INSTRUCTIONS FOR THE TASK: Convert the listing below into a Markdown table with two columns, Row and Entry. Give each nonblank line its own numbered row, and leave out the blank lines.
>>>
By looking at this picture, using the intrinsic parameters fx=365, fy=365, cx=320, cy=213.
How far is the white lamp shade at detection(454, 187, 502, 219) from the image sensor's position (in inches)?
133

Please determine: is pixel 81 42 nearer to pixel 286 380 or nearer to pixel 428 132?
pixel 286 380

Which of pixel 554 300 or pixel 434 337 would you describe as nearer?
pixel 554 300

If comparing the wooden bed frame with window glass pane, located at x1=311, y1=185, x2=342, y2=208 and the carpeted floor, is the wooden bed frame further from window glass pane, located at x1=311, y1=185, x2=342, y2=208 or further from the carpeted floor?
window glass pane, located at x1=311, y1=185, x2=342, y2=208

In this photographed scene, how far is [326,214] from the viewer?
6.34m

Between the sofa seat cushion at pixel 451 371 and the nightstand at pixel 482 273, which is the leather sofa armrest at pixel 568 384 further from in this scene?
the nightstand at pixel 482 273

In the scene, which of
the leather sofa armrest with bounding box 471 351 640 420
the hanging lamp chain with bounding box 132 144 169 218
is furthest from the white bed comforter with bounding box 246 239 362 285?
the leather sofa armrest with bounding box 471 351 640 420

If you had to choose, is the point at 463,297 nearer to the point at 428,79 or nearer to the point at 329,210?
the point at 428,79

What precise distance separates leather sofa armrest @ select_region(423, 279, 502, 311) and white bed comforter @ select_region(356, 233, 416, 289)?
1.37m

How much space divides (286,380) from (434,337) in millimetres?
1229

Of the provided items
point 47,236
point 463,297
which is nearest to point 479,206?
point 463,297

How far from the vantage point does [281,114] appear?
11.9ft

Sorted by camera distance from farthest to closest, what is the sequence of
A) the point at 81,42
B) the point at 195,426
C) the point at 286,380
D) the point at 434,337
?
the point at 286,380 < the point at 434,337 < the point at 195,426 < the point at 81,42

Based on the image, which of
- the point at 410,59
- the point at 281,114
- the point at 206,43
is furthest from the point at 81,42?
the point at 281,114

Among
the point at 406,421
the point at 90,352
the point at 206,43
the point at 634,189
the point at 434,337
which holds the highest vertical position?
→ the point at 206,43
<<<
COMPLETE OUTPUT:
| Row | Entry |
|---|---|
| 1 | By looking at this picture, using the intrinsic parameters fx=365, fy=365, cx=320, cy=213. |
| 2 | How far is the white lamp shade at detection(454, 187, 502, 219) from the image sensor's position (in inches)? |
| 3 | 133 |
| 4 | Please determine: is pixel 81 42 nearer to pixel 286 380 or nearer to pixel 428 132? |
| 5 | pixel 286 380 |
| 6 | Which of pixel 554 300 or pixel 434 337 would you describe as nearer? |
| 7 | pixel 554 300 |
| 8 | If comparing the wooden bed frame with window glass pane, located at x1=311, y1=185, x2=342, y2=208 and the carpeted floor, is the wooden bed frame further from window glass pane, located at x1=311, y1=185, x2=342, y2=208 or further from the carpeted floor? |
| 9 | window glass pane, located at x1=311, y1=185, x2=342, y2=208 |
| 10 | In this photographed scene, how far is [326,214] from the viewer? |
| 11 | 6.34m |
| 12 | Between the sofa seat cushion at pixel 451 371 and the nightstand at pixel 482 273, which is the leather sofa armrest at pixel 568 384 further from in this scene? |
| 13 | the nightstand at pixel 482 273 |
| 14 | In the scene, which of |
| 15 | the leather sofa armrest with bounding box 471 351 640 420 |
| 16 | the hanging lamp chain with bounding box 132 144 169 218 |
| 17 | is furthest from the white bed comforter with bounding box 246 239 362 285? |
| 18 | the leather sofa armrest with bounding box 471 351 640 420 |
| 19 | If you had to choose, is the point at 463,297 nearer to the point at 428,79 or nearer to the point at 329,210? |
| 20 | the point at 428,79 |
| 21 | What precise distance separates leather sofa armrest @ select_region(423, 279, 502, 311) and white bed comforter @ select_region(356, 233, 416, 289)? |
| 22 | 1.37m |
| 23 | How much space divides (286,380) from (434,337) in millimetres? |
| 24 | 1229 |
| 25 | Of the provided items |
| 26 | point 47,236 |
| 27 | point 463,297 |
| 28 | which is nearest to point 479,206? |
| 29 | point 463,297 |
| 30 | How far from the vantage point does [281,114] appear? |
| 31 | 11.9ft |
| 32 | Sorted by camera distance from farthest to closest, what is the sequence of |
| 33 | A) the point at 81,42 |
| 34 | B) the point at 195,426 |
| 35 | C) the point at 286,380 |
| 36 | D) the point at 434,337 |
| 37 | ? |
| 38 | the point at 286,380 < the point at 434,337 < the point at 195,426 < the point at 81,42 |
| 39 | Based on the image, which of |
| 40 | - the point at 410,59 |
| 41 | - the point at 281,114 |
| 42 | - the point at 206,43 |
| 43 | is furthest from the point at 81,42? |
| 44 | the point at 281,114 |
| 45 | Among |
| 46 | the point at 406,421 |
| 47 | the point at 90,352 |
| 48 | the point at 206,43 |
| 49 | the point at 634,189 |
| 50 | the point at 434,337 |
| 51 | which holds the highest vertical position? |
| 52 | → the point at 206,43 |